* _Records for this exercise_:

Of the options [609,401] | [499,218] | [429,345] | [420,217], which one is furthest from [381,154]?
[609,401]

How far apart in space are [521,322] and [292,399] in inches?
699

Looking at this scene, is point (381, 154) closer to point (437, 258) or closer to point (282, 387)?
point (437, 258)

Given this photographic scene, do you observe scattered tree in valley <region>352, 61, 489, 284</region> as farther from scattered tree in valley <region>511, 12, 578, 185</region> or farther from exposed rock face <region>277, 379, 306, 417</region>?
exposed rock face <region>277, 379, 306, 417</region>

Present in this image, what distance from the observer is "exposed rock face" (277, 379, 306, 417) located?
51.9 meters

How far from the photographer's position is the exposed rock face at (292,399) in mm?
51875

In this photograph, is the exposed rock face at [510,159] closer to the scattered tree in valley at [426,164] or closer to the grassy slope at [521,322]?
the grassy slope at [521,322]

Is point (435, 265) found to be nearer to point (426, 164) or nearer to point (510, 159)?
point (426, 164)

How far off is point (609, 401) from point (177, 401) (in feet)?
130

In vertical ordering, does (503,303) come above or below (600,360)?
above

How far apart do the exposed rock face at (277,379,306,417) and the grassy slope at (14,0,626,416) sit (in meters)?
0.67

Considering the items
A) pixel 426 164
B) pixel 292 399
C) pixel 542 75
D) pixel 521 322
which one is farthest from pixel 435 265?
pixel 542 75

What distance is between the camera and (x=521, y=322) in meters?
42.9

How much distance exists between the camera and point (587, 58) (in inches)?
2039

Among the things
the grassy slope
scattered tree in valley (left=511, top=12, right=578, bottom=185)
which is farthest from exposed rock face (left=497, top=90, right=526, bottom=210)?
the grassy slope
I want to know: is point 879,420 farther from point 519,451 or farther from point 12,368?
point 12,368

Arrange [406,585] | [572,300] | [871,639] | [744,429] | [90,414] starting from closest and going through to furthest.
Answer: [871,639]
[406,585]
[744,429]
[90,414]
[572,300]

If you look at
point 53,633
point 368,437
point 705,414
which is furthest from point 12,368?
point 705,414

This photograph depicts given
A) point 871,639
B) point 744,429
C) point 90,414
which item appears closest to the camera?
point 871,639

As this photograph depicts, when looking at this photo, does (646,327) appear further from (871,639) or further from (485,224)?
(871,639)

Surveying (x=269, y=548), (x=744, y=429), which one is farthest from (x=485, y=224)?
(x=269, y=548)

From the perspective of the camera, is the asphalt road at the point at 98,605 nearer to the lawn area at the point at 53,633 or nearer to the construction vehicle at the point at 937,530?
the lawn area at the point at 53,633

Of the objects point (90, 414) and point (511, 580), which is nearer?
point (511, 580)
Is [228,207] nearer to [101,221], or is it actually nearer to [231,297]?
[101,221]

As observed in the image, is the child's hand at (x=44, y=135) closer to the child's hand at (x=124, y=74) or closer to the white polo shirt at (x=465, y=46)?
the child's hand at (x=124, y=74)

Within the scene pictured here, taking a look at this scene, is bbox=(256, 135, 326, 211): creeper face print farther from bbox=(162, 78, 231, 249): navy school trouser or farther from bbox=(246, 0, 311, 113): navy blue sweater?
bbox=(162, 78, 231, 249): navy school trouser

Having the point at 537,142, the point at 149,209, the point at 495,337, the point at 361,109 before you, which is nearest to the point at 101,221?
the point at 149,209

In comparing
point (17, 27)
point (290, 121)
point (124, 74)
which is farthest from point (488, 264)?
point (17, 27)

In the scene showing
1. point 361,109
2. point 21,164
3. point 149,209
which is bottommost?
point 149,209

* _Written problem_:
Write every record out again, unaltered.

* _Response to the task_:
Of the options [609,401] | [499,218] | [429,345] | [420,217], which one is furthest from [381,154]?
[609,401]

How far apart in space are [521,322] and [292,399] in inches?
699

Looking at this scene, is point (381, 154) closer to point (437, 258) or closer to point (282, 387)?
point (437, 258)

Given this photographic scene, do you observe scattered tree in valley <region>352, 61, 489, 284</region> as farther from scattered tree in valley <region>511, 12, 578, 185</region> or farther from exposed rock face <region>277, 379, 306, 417</region>?
exposed rock face <region>277, 379, 306, 417</region>

Present in this image, what distance from the observer is "exposed rock face" (277, 379, 306, 417) located?
51.9 meters

How far from the photographer's position is the exposed rock face at (292,399) in mm?
51875

In this photograph, is the exposed rock face at [510,159] closer to the scattered tree in valley at [426,164] or closer to the grassy slope at [521,322]?
the grassy slope at [521,322]

Is point (435, 265) found to be nearer to point (426, 164) or nearer to point (510, 159)?
point (426, 164)

How far off is point (609, 401) from point (177, 401) (in feet)?
130

In vertical ordering, does (503,303) come above or below (600,360)?
above

How far apart do the exposed rock face at (277,379,306,417) and the grassy slope at (14,0,626,416) sit (in meters)?
0.67

Considering the items
A) pixel 426 164
B) pixel 292 399
C) pixel 542 75
D) pixel 521 322
which one is farthest from pixel 435 265?
pixel 542 75

What distance is between the camera and (x=521, y=322) in meters?
42.9

How much distance exists between the camera and point (587, 58) (in inches)?
2039

Among the things
the grassy slope
scattered tree in valley (left=511, top=12, right=578, bottom=185)
which is farthest from exposed rock face (left=497, top=90, right=526, bottom=210)?
the grassy slope
I want to know: is point 879,420 farther from point 519,451 or farther from point 12,368?
point 12,368

Arrange [406,585] | [572,300] | [871,639] | [744,429] | [90,414] starting from closest and going through to furthest.
Answer: [871,639]
[406,585]
[744,429]
[90,414]
[572,300]

If you look at
point 53,633
point 368,437
point 705,414
which is furthest from point 12,368?
point 705,414

This photograph depicts given
A) point 871,639
B) point 744,429
C) point 90,414
which item appears closest to the camera?
point 871,639

As this photograph depicts, when looking at this photo, does (646,327) appear further from (871,639) or further from (485,224)?
(871,639)

Surveying (x=269, y=548), (x=744, y=429), which one is farthest from (x=485, y=224)?
(x=269, y=548)

From the perspective of the camera, is the asphalt road at the point at 98,605 nearer to the lawn area at the point at 53,633 or nearer to the construction vehicle at the point at 937,530?
the lawn area at the point at 53,633

Of the objects point (90, 414) and point (511, 580), which is nearer?
point (511, 580)
Is [228,207] nearer to [101,221], or is it actually nearer to [231,297]?
[101,221]

As observed in the image, is the child's hand at (x=44, y=135) closer to the child's hand at (x=124, y=74) or closer to the white polo shirt at (x=465, y=46)?
the child's hand at (x=124, y=74)

Within the scene pictured here, taking a look at this scene, is bbox=(256, 135, 326, 211): creeper face print farther from bbox=(162, 78, 231, 249): navy school trouser or farther from bbox=(246, 0, 311, 113): navy blue sweater?
bbox=(162, 78, 231, 249): navy school trouser

Having the point at 537,142, the point at 149,209, the point at 495,337, the point at 361,109 before you, which is nearest to the point at 101,221?
the point at 149,209

In comparing
point (17, 27)
point (290, 121)
point (124, 74)
which is farthest from point (488, 264)?
point (17, 27)

In the scene showing
1. point 361,109
2. point 21,164
3. point 149,209
which is bottommost?
point 149,209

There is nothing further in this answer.